Il est clair que Raiponce n’aura pas l’impact qu’avait pu avoir en son temps La Belle et la bête dans sa capacité à renouveler le studio. Car si le film a suffisamment d’atouts pour entrer dans la catégorie des classiques Disney, il n’en demeure pas moins une légère pointe de déception. Peut-être qu’à trop s’appuyer sur des faiseurs historiques comme Keane ou Menken, le studio se prive du grain de surprise qui permettra de prendre une direction complètement nouvelle. Le fait que le projet ait connu de multiples ébauches et ait été terminé dans la précipitation peut aussi expliquer quelques tâtonnements dans la direction générale du film. Le dernier quart d’heure manque également de densité et paraît expédié.
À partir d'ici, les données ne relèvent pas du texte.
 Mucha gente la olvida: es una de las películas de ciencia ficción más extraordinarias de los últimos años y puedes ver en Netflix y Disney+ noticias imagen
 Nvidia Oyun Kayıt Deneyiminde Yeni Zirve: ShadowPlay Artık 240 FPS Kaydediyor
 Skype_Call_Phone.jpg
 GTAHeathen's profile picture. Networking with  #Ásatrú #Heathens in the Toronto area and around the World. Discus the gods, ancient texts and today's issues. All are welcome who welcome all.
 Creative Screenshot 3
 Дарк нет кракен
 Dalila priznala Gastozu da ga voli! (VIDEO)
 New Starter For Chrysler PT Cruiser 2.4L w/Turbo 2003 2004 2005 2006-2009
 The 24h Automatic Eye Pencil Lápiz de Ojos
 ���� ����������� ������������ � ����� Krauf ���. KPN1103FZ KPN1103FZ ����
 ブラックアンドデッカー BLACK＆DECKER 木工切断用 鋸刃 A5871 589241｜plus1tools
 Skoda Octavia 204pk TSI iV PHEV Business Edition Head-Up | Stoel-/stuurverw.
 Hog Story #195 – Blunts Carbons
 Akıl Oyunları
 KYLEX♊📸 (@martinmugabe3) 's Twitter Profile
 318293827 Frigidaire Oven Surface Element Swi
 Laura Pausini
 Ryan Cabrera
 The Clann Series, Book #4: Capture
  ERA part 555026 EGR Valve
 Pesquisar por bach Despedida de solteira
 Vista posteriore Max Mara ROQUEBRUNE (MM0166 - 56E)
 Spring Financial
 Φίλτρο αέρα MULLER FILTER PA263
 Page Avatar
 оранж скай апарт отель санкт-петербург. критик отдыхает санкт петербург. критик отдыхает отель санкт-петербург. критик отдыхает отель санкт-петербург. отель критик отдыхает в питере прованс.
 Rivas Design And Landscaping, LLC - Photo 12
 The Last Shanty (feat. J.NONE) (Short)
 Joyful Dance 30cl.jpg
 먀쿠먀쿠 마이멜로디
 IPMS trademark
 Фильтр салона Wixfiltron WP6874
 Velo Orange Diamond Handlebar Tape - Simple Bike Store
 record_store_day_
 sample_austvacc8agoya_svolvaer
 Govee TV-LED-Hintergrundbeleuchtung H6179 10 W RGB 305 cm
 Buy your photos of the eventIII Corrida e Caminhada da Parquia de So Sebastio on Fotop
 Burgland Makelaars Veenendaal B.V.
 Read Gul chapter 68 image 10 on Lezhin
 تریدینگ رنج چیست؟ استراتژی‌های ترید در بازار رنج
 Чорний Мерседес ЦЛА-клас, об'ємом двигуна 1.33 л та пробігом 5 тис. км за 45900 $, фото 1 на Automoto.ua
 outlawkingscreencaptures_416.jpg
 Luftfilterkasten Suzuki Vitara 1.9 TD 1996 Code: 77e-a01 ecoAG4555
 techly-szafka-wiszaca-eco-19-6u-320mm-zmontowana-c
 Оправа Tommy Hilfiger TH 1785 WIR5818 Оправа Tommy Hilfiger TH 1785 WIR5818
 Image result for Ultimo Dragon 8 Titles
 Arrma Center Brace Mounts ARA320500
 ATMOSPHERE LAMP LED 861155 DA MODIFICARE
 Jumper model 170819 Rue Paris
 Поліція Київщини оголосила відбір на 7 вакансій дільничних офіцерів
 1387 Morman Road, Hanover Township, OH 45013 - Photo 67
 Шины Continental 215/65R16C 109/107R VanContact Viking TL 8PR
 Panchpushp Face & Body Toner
Pourtant c’est précisément dans ce final que l’on était à un cheveu de voir le genre transfiguré. Mais au tragique, Disney a préféré l’éternel happy-end. Que les parents et grands parents se rassurent donc. Ce n’est pas encore aujourd’hui que l’on verra des princesses veuves ou mères célibataires chanter une Bad Romance. Au royaume des fées, rois et reines continuent de se marier, de vivre heureux et d’avoir beaucoup d’enfants.